- _The problem_
List every distinct percentage figure in the tax deduction passage below.

------ Quoted passage ------

Other limitations based on taxable income
The last hurdle (what I call hurdle number 4) applies to all businesses; remember hurdle 3 only applies to specified service trade or businesses. Once the threshold limits of $315,000 and $157,500 are reached the code section states that the deduction will be the “lesser of 20 percent of the taxpayer’s qualified income or the greater of 50 percent of the W-2 wages with respect to the qualified trade or business or 25 percent of the W-2 wages with respect to the qualified trade or business, plus 2.5 percent of the unadjusted basis immediately after acquisition of all qualified property.” That certainly is a mouthful and I will now explain it in English.
The first part discussing 20% of qualified business income is the same number we’ve been using from earlier. This is the calculated figure after leaping over hurdles 1 and 2. The newly introduced complication is the greater of 50% of W-2 wages (a number very easily attained from the payroll tax filings of an entity) or 25% of W-2 wages plus 2.5 % of the unadjusted basis of qualified property.
Qualified Property
The code section defines qualified property as property held by, and available for use in the qualified trade or business. The unadjusted basis is used (original cost without any reduction for depreciation). The only other limiting factor on property is that property no longer qualifies as of the later of 10 years after the date it is placed in service or the last full year that the property is depreciated.

------ Recorded information ------

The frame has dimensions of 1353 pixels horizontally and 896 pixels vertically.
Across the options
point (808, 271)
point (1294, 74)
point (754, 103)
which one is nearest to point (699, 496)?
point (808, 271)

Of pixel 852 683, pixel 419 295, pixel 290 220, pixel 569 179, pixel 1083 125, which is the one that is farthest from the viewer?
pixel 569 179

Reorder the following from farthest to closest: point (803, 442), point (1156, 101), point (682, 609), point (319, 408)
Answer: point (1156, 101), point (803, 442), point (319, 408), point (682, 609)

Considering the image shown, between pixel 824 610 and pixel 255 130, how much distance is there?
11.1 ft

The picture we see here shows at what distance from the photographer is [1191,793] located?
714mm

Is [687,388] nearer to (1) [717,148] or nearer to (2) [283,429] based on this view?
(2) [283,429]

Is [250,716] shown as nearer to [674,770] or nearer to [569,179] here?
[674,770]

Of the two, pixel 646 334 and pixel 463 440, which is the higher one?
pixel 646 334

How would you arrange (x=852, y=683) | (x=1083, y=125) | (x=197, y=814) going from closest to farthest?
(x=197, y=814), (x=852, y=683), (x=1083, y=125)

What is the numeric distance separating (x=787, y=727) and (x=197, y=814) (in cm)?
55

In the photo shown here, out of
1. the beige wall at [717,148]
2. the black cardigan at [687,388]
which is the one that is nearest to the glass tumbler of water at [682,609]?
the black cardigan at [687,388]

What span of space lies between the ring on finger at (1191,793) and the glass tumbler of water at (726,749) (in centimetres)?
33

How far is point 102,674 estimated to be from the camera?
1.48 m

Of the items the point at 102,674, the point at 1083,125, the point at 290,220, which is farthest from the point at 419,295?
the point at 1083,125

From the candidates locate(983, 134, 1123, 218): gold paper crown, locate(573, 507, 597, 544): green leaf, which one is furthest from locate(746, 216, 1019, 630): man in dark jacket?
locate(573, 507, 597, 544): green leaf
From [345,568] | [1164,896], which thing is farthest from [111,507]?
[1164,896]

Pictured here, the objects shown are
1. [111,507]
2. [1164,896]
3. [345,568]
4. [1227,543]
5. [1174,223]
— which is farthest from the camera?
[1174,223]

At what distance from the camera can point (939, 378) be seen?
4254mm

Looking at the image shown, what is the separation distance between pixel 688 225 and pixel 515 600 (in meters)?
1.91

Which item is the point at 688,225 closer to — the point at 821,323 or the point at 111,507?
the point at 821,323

------
------ Recorded information ------

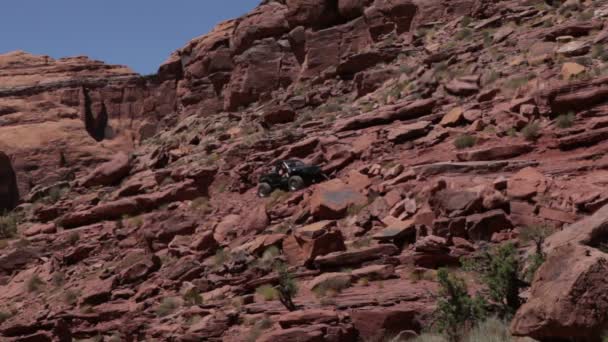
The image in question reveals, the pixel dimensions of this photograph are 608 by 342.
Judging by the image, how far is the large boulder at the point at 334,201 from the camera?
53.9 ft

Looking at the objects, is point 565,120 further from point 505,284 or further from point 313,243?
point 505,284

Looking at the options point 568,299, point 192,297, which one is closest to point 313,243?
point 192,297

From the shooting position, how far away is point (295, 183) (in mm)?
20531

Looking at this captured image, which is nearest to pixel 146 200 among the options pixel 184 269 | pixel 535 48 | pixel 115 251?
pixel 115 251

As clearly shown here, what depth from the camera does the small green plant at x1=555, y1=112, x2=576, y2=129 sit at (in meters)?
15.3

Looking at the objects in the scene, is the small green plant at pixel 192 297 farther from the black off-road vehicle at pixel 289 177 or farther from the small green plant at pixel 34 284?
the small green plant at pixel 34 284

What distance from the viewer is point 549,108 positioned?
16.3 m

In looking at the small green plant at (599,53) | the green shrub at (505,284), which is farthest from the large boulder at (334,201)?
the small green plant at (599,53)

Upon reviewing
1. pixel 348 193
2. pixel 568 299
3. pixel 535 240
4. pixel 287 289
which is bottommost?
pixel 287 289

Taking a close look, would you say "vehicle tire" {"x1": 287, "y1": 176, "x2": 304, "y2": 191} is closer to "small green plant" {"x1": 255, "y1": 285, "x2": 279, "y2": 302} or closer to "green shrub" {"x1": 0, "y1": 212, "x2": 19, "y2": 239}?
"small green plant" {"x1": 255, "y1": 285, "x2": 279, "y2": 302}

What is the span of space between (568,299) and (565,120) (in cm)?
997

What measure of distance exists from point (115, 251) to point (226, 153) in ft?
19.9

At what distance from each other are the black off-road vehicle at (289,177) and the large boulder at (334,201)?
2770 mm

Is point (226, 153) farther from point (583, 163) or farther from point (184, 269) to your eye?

------
------ Recorded information ------

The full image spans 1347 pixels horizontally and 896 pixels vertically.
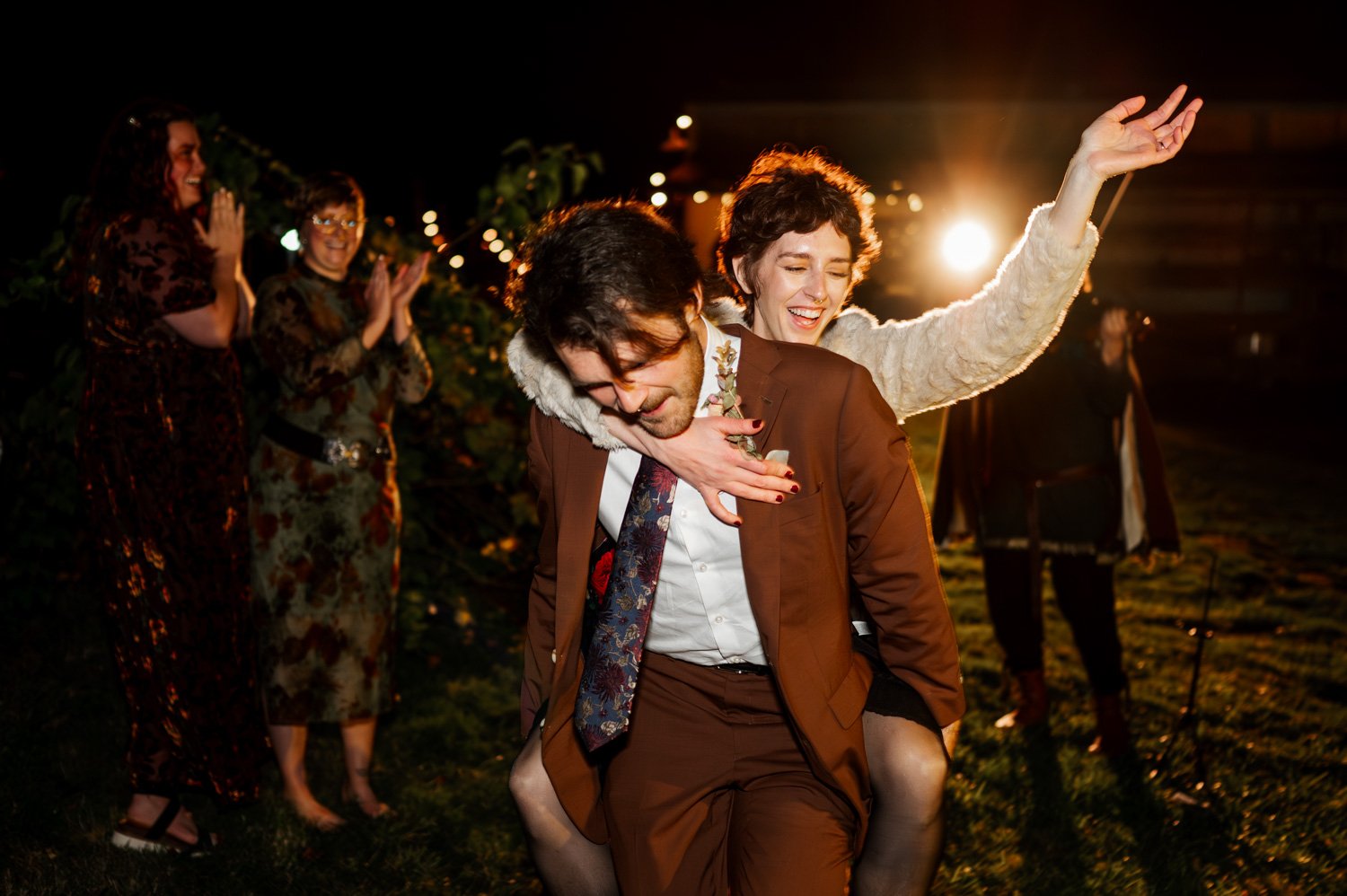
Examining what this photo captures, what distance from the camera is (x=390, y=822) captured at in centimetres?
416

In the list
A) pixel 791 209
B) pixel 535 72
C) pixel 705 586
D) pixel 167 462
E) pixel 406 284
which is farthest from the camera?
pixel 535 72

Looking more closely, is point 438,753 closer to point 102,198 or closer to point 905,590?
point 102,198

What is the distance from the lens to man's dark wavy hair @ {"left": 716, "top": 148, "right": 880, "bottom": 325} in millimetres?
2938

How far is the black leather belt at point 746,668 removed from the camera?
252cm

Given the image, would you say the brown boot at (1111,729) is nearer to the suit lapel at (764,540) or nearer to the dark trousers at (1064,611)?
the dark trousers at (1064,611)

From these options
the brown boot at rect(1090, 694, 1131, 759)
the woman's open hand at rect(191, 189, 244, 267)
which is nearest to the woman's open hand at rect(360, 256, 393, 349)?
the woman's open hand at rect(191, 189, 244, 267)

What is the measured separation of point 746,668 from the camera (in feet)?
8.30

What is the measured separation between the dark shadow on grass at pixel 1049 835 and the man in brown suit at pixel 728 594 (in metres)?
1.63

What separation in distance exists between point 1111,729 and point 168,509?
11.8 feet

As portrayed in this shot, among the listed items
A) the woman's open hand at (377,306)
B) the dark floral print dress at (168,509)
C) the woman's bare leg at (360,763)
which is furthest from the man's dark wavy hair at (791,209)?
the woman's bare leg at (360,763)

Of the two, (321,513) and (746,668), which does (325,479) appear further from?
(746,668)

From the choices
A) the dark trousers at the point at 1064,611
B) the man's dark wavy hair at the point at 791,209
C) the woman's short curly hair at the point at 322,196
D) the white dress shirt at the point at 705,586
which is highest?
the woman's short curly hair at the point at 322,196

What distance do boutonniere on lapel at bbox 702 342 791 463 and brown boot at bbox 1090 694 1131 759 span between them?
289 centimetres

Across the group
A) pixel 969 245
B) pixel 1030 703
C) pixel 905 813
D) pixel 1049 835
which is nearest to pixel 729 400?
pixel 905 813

------

- _Task solution_
20 percent, 50 percent, 25 percent, 2.5 percent